Da Il Nuovo Anestesista Rianimatore di Settembre 2018. Foto da ilsole24ore.it
Sul nostro periodico numero 3 Maggio-Giugno 2018 è stato pubblicato uno “Speciale” (nell’ambito delle pagine dedicate al Meeting SAQURE durante il quale si è svolto un importante confronto sul tema ndr) sulla Legge 219/2017 che, nel complesso, viene dipinta come un’ottima legge sull’autodeterminazione e un importante passo avanti per regolamentare il fine vita. Vengono fatti alcuni cenni a zone “d’ombra”, ma nel complesso viene elogiato un testo che dovrebbe rappresentare il compimento di un percorso di crescita culturale. Penso valga la pena fare qualche riflessione su tali solo accennate “ombre”, anche considerato il fatto che molti colleghi medici, anche di rilievo nazionale, hanno a loro volta espresso criticità su un testo di legge che, di fatto, legittima e garantisce anche l’autodeterminazione per la morte. Proverò ad entrare nel vivo della Legge per sviluppare le zone d’ombra.
• L’ Articolo 1 riguarda il “Consenso informato”. Il CI è già previsto dal CD (2014) agli articoli 35 e 36 ed esiste in Italia da anni. È stato molto strumentale che nello stesso disegno di legge si sia parlato di CI e di DAT, considerato che il CI non ha nulla a che fare con le DAT. E quando si tratta di una legge che determina il fine vita, non è cosa banale da sottolineare. Difatti il consenso, per essere valido, deve avere tre caratteristiche: essere informato, chiaro ed attuale. L’elemento dell’attualità è fondante per un CI valido, significa che io posso scegliere nel momento in cui io ho il problema. Un conto è immaginare e un altro è vivere sulla propria pelle: il coinvolgimento emotivo per autorizzare o rifiutare un trattamento o una procedura diagnostica è diverso nel momento in cui godiamo di buona salute e immaginiamo che ci capiti “qualcosa” da quando quel “qualcosa” ci capita veramente. Il coinvolgimento attuale della persona è fondante per un CI valido. Nella pratica clinica quotidiana non abbiamo mai fatto firmare un CI in anticipo nell’ottica che tra qualche anno al paziente possa capitare qualcosa. In questo primo Articolo della Legge si vuole trasmettere il messaggio che le DAT sono un CI dato in anticipo, un CI in cui la posta in gioco è niente di meno che la vita. Vista la gravità della materia, preferisco utilizzare una terminologia precisa e dire che le DAT non sono un vero e proprio CI, ma piuttosto possiamo definirle una dichiarazione “ora per allora”.

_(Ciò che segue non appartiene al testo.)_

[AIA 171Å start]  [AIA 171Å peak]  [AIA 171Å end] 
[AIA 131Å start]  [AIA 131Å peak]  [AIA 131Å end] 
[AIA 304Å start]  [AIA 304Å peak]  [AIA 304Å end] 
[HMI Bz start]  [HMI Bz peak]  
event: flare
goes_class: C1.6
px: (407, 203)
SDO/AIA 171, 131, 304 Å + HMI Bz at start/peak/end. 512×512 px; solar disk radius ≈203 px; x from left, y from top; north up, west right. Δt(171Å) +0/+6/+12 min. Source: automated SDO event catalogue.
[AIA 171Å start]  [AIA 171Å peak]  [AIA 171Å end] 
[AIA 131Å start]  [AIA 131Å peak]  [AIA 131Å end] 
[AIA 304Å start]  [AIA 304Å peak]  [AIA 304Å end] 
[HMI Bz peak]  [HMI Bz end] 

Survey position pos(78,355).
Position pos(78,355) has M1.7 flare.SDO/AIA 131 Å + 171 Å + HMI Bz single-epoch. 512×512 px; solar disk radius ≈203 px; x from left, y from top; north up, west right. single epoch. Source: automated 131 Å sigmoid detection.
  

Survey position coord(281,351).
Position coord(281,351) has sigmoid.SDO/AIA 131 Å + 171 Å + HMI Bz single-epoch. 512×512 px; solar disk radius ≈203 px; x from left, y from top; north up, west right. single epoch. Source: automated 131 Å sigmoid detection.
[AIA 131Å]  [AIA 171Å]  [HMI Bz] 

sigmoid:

• L’Articolo 2 riguarda l’accanimento terapeutico. Non bisogna fare terapie futili, ma proporzionate ed appropriate. Non bisogna praticare l’accanimento terapeutico, in quanto esso non risponde ai criteri di proporzionalità della cura. Nessuna obiezione a tal riguardo. Tutto ciò è peraltro già scritto nel CD. D’altra parte non mi sembra che la nostra attività preferita sia fare accanimento terapeutico. E se ci viene il dubbio che stiamo sconfinando nell’accanimento, la prassi è di parlarne, di confrontarci ed eventualmente di interromperlo. Qualora venisse imboccato, involontariamente, il sentiero dell’accanimento è possibile tornare indietro. Quante volte ci è capitato di scrivere: “Ritengo che non vi sia spazio per ulteriori possibilità terapeutiche” o frasi simili e concordiamo con i familiari, se non è possibile col paziente, di intraprendere una terapia palliativa? Mi preme sottolineare che allo stato attuale delle cose alla base di tutto c’è sempre una valutazione medica che determina che il paziente non può più beneficiare delle terapie che possiamo mettere in atto: non è il paziente che ci impone di sospendere una terapia.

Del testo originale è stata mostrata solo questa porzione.